This is the subset of PCRE that we intend to support in lightgrep. See
pcrepattern(3) for a description (in words, unfortunately, not as a
grammar) of PCRE syntax. In particular, this omits:

  * Wide hex characters (\x{hhh...})
  * String, line, and match anchors (^, $, \A, \Z, \z, \G)
  * Backreferences (\1-\9)
  * Unicode (\p{}, \P{}, \X)
  * Any single-byte (\C)
  * Posix character classes ([:alpha:], etc.)
  * Internal option setting ((?imsx))
  * Noncapturing subpatterns ((?:foo))
  * Named subpatterns
  * Atomic grouping
  * Possessive quantifiers
  * Lookahead and -behind assertions
  * Conditional subpatterns
  * Comments ((?# comment))
  * Recursive patterns
  * Subpatterns as subroutines 
  * Callouts
  * Backtracking control

Lightgrep PCRE grammar:

expr :=
  atom
  con
  alt
  quant
  assertion
  reset_match 

con :=
  expr expr

alt :=
  expr '|' expr

quant :=
  quant_g
  quant_ng
  
quant_g :=
  atom '?'
  atom '*'
  atom '+'
  atom '{' number ',' number '}'
  atom '{' number ',' '}'
  atom '{' number '}'

quant_ng :=
  quant_g '?'

atom :=
  '(' expr ')'
  literal
  escape
  char_class
  quotation

number :=
  number digit_dec
  digit_dec

digit_oct :=
  [0-7]

digit_dec :=
  [0-9]

digit_hex :=
  [0-9A-Fa-f]

literal :=
  [0x20-0x7E] - { '*', '+', '.', '?', '\', '[', '|' }

escape :=
  char_escape
  ctrl_escape
  hex_escape
  oct_escape

char_escape :=
  esc 't'
  esc 'n'
  esc 'r'
  esc 'f'
  esc 'a'
  esc 'e'
  esc [^a-zA-Z0-9]

ctrl_escape :=
  esc 'c' [0x20-0x7E]
 
hex_escape :=
  esc 'x' digit_hex digit_hex
  esc 'x' digit_hex
  esc 'x'

oct_escape :=
  esc [0-3] digit_oct digit_oct
  esc digit_oct digit_oct
  esc '0'

char_class :=
  '.'
  explicit_class
  named_class

explicit_class :=
  '[' cc_contents ']' 
  '[' '^' cc_contents ']' 

cc_contents :=
  ']'
  cc_contents cc_atom
  cc_atom

cc_atom :=
  cc_literal
  cc_escape
  cc_range
  named_class
  quotation

cc_literal :=
  [0x20-0x7E] - { '\', ']' }

cc_escape :=
  esc 'b'
  escape

cc_range :=
  cc_range_atom '-' cc_range_atom

cc_range_atom :=
  cc_literal
  cc_escape 

named_class :=
  esc 'd'
  esc 'D'
  esc 'h'
  esc 'H'
  esc 's'
  esc 'S'
  esc 'v'
  esc 'V'
  esc 'w'
  esc 'W'
  esc 'N'
  esc 'R'

esc :=
  '\'

assertion :=
  esc 'b'
  esc 'B'

reset_match :=
  esc 'K'

quotation :=
  esc 'Q' quotation_contents esc 'E'

quotation_contents :=
  quotation_contents quotation_atom

quotation_atom :=
  '\' [^E]
  [0x20-0x7E] - {'\'}


Notes:

1. This document is aspirational, not descriptive. Not everything
defined here is supported at present.

2. There are three cases where it is possible to create patterns which
are accepted by this grammar, but will be rejected by lightgrep.
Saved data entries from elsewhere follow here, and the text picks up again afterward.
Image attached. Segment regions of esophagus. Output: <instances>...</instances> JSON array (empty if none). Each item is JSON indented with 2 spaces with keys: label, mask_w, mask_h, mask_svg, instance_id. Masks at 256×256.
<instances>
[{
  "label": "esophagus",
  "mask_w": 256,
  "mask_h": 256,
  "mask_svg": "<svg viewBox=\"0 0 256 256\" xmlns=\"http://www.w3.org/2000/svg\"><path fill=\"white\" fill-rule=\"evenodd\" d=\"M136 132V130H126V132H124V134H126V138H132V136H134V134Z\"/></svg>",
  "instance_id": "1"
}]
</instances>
  (a) Any pattern which has zero-length matches.
  (b) Any pattern containing quantifier {n,m} where n > m.
  (c) Any pattern containing a character class with a range where the
      lower bound is greater than the upper bound, e.g. [z-a].
 
In all three cases, these patterns are semantically bad, but syntacticly
well-formed. In cases (b) and (c), PCRE will also reject these patterns.
PCRE will accept case (a). It would be possible, but incredibly tedious,
to exclude patterns of these types from the grammar.